Handling queries in pandas when a CSV input contains multiple duplicate columns? - pandas

I have a fairly simple CSV that looks like this:
When I use pandas to read the CSV, columns that have the same name automatically gets renamed with a ".n" notation, as follows:
>>> import pandas as pd
>>> food = pd.read_csv("food.csv")
>>> food
Order Number Item Description Item Cost Item Description.1 Item Cost.1 Item Description.2 Item Cost.2
0 110 Chow Mein 5.00 NaN NaN NaN NaN
1 111 Cake 1.50 Chocolate 13.10 Noodle 3.75
2 112 Chocolate 11.00 Chips 5.75 NaN NaN
3 113 Sandwich 6.25 Milk 2.00 Ice 0.50
4 114 Chocolate 13.10 Water 0.25 NaN NaN
5 115 Tea 1.00 Milkshake 2.80 Chocolate 13.10
6 116 Green Tea 1.25 NaN NaN NaN NaN
7 117 Burger 2.00 Fries 3.50 NaN NaN
8 118 Chocolate 5.00 Green Tea 1.50 NaN NaN
9 119 Tonic 3.00 Burger 3.75 Milk 2.00
10 120 Orange 1.50 Milkshake 4.20 NaN NaN
>>>
food.csv:
Order Number,Item Description,Item Cost,Item Description,Item Cost,Item Description,Item Cost
110,Chow Mein,5,,,,
111,Cake,1.5,Chocolate,13.1,Noodle,3.75
112,Chocolate,11,Chips,5.75,,
113,Sandwich,6.25,Milk,2,Ice,0.5
114,Chocolate,13.1,Water,0.25,,
115,Tea,1,Milkshake,2.8,Chocolate,13.1
116,Green Tea,1.25,,,,
117,Burger,2,Fries,3.5,,
118,Chocolate,5,Green Tea,1.5,,
119,Tonic,3,Burger,3.75,Milk,2
120,Orange,1.5,Milkshake,4.2,,
As such, queries that rely on the column names will only work if they match the first column (e.g.):
>>> print(food[(food['Item Description'] == "Chocolate") & (food['Item Cost'] == 13.10)]['Order Number'].to_string(index=False))
114
While I can technically lengthen the masks to include the .1 and .2 columns, this seems relatively inefficient, especially when the number of duplicated columns is large (in this example there are only 3 sets of duplicated columns, but in other datasets, I have a large number which would not work well if I just construct a mask for each column.)
I am not sure if I am approaching this the right way or if I am missing something simple (like in loading the CSV) or if there are some groupbys I can do that can answer the same question (i.e.
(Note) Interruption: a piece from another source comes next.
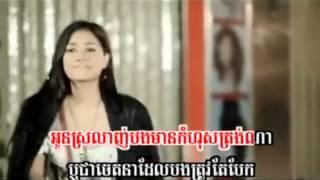 [ Sunday VCD Vol 117 ] Eva - Tich Kor Chhir Klaing (Khmer MV) 2012 {Part1}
Find the order numbers when the order contains an item that has chocolate listed that costs $13.10).
Would the problem be different if it's something like: average all the costs of chocolates paid for all the orders?
Thanks in advance.

Here's a bit of a simpler approach with pandas' wide_to_long function
(i will use the df provided by #mitoRibo in another answer)
documentation: https://pandas.pydata.org/docs/reference/api/pandas.wide_to_long.html
import pandas as pd
import numpy as np
df = pd.DataFrame({
'Order Number': ['Order_01', 'Order_02', 'Order_03', 'Order_04', 'Order_05', 'Order_06', 'Order_07', 'Order_08', 'Order_09', 'Order_10'],
'Item Description': ['Burger', 'Cake', 'Cake', 'Tonic', 'Green Tea', 'Sandwich', 'Orange', 'Burger', 'Cake', 'Chow Mein'],
'Item Cost': [7, 10, 4, 1, 10, 7, 9, 9, 6, 3],
'Item Description.1': ['Tonic', 'Burger', 'Green Tea', 'Sandwich', 'Orange', None, 'Chocolate', None, 'Chocolate', 'Tea'],
'Item Cost.1': [4.0, 1.0, 7.0, 7.0, 8.0, np.nan, 6.0, np.nan, 8.0, 3.0],
'Item Description.2': [None, 'Chow Mein', 'Chow Mein', 'Chocolate', 'Tea', None, 'Burger', None, 'Tea', 'Green Tea'],
'Item Cost.2': [np.nan, 8.0, 1.0, 9.0, 9.0, np.nan, 2.0, np.nan, 1.0, 9.0],
'Item Description.3': [None, 'Sandwich', 'Orange', 'Cake', 'Tonic', None, None, None, 'Sandwich', 'Burger'],
'Item Cost.3': [np.nan, 5.0, 9.0, 2.0, 7.0, np.nan, np.nan, np.nan, 8.0, 4.0],
'Item Description.4': [None, 'Green Tea', 'Burger', 'Green Tea', 'Cake', None, None, None, None, 'Orange'],
'Item Cost.4': [np.nan, 4.0, 4.0, 3.0, 10.0, np.nan, np.nan, np.nan, np.nan, 1.0],
'Item Description.5': [None, None, 'Tea', 'Burger', 'Chocolate', None, None, None, None, 'Sandwich'],
'Item Cost.5': [np.nan, np.nan, 8.0, 5.0, 1.0, np.nan, np.nan, np.nan, np.nan, 4.0],
'Item Description.6': [None, None, 'Tonic', 'Tea', 'Burger', None, None, None, None, 'Chocolate'],
'Item Cost.6': [np.nan, np.nan, 8.0, 2.0, 8.0, np.nan, np.nan, np.nan, np.nan, 9.0],
})
df.rename(columns={'Item Description': 'Item Description.0', 'Item Cost': 'Item Cost.0'}, inplace=True)
long = pd.wide_to_long(df, stubnames=['Item Description', 'Item Cost'], i="Order Number", j="num_after_col_name", sep='.')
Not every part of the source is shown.